Trial Balance GH¢’000 GH¢’000
Revenue (Note i) 164,000
Production costs 90,000
Distribution costs 8,000
Administrative expenses 26,000
Inventory at 31 March 2019 19,710
Interest paid on interest-bearing borrowings 3,000
Income tax (Note iii) 100
Dividends paid on equity shares 5,000
Property, Plant and Equipment (PPE) (Note iv) 77,000
Provision for depreciation on PPE at 31 March 2019 22,610
Trade receivables 53,000
Cash and cash equivalents 33,000
Trade payables 12,000
Long term interest-bearing borrowings 50,000
Lease rentals (Note v) 20,000
Deferred tax (Note iii) 7,000
Share capital 50,000
Retained earnings at 31 March 2019 29,000
Totals 334,710 334,710

Additional information:

i) On 1 April 2019, Neeta Ltd sold goods to a customer for a price of GH¢12.1 million. The terms of the sale allowed the customer extended credit, and the price was payable by the customer in cash on 31 March 2021. Neeta Ltd included the GH¢12.1 million in revenue for the current year and the corresponding entry in trade receivables. A discount rate that is appropriate for the risks in this transaction is 10%.

ii) The carrying value of inventory at 31 March 2020 was GH¢25 million.

iii) The estimated income tax on the profits for the year to 31 March 2020 is GH¢1.5 million. During the year, GH¢1.3 million was paid in full as the final settlement of income tax on the profits for the year ended 31 March 2019. The statement of financial position as at 31 March 2019 had included GH¢1.4 million in respect of this liability.

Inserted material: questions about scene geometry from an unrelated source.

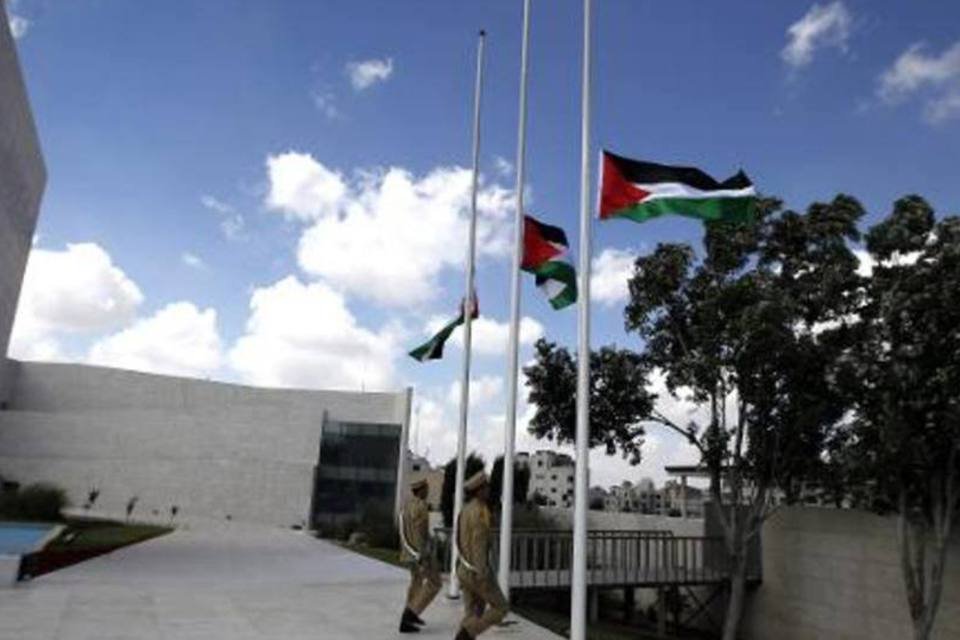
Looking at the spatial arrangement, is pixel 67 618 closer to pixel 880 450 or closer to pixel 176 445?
pixel 880 450

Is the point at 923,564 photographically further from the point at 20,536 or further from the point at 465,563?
the point at 20,536

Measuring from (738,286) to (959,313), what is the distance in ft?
13.3

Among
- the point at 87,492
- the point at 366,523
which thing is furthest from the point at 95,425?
the point at 366,523

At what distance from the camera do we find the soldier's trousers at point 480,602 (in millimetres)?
8516

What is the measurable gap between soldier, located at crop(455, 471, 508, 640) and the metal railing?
8.26 metres

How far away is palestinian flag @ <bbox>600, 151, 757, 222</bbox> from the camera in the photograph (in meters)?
9.85

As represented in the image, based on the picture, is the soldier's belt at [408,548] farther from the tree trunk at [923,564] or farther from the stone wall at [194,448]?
the stone wall at [194,448]

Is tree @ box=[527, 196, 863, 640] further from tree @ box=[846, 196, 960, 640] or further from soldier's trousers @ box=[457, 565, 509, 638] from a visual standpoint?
soldier's trousers @ box=[457, 565, 509, 638]

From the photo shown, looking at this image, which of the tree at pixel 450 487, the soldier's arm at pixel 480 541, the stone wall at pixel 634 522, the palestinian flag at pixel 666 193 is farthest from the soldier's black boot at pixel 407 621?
the tree at pixel 450 487

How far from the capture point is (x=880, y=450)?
15.7 m


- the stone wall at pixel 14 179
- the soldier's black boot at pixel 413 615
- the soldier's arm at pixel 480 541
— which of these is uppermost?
the stone wall at pixel 14 179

As at 31 March 2020, the carrying amounts of the net assets of Neeta Ltd exceeded their tax base by GH¢28 million. This information is before taking account of the Property revaluation (see Note iv below). The rate of income tax is 30%.

iv) Details of Property, Plant and Equipment are as follows:

Component of PPE Cost (GH¢’000) Accumulated depreciation at 31 March 2019 (GH¢’000) Carrying Amount at 31 March 2019 (GH¢’000)
Land 22,000 0 22,000
Buildings 28,000 5,600 22,400
Plant and Equipment 27,000 17,010 9,990
Total 77,000 22,610 54,390

The estimated useful economic life (at the date of purchase) of PPE components are:

  • Land: Infinite life
  • Building: 50 years
  • Plant and Equipment: 4 years

On 1 April 2019, the property’s open market value was GH¢60 million, including GH¢32 million relating to the building. The directors wish to reflect this revaluation in the financial statements, but no entries regarding the revaluation have been made. The directors do not want to make an annual transfer of excess depreciation to retained earnings. The original estimate of the useful economic life of the building is still considered valid. No assets were fully depreciated at 31 March 2020. All the depreciation is to be charged to the cost of sales.

v) On 1 April 2019, Neeta Ltd leased a large group of machines used in the production process. The lease was for 4 years, and the annual rental (payable in advance) was GH¢20 million. The lessee has not elected to apply the recognition exemption under IFRS 16 leases. The interest rate implicit in the lease can be taken as 9% per year.

Required:

a) Prepare the Statement of Profit or Loss and Other Comprehensive Income for Neeta Ltd for the year ended 31 March 2020.
(10 marks)

b) Prepare the Statement of Financial Position for Neeta Ltd as at 31 March 2020.